Going through the entries below, tally the lines that hold the word "scientific" and state the result alone.

DATA FOR THIS EXERCISE: Begin

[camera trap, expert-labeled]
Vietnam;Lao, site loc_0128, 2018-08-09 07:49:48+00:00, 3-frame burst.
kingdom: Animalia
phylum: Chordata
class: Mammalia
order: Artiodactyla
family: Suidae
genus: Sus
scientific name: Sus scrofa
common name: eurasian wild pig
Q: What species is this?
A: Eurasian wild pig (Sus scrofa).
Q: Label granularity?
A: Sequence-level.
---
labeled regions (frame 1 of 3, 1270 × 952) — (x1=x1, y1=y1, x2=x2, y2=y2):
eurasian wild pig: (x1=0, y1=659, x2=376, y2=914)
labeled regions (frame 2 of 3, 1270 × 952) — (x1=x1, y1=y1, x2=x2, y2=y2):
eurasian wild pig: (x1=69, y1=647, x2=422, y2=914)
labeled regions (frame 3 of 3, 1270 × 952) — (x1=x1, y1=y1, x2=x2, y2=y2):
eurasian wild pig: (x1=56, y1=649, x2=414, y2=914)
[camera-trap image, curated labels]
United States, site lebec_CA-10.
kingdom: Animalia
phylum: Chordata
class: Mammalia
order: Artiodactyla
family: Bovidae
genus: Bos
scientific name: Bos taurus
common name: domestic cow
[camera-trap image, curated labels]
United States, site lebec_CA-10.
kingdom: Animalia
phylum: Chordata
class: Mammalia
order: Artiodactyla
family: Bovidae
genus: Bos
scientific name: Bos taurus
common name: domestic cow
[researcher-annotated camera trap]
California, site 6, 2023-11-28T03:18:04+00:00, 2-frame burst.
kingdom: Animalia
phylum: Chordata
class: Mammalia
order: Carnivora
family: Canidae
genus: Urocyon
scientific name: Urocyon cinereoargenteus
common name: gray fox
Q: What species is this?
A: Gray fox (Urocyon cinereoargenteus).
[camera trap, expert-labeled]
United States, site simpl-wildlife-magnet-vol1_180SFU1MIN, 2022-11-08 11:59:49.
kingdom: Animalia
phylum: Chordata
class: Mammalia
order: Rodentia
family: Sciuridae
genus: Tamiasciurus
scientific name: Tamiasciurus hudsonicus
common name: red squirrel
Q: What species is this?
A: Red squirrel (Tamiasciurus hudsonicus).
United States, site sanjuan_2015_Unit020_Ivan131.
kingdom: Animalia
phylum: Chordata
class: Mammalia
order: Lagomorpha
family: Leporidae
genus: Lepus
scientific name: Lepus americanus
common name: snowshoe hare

DATA FOR THIS EXERCISE: End

■ **RESPONSE BOX**:
6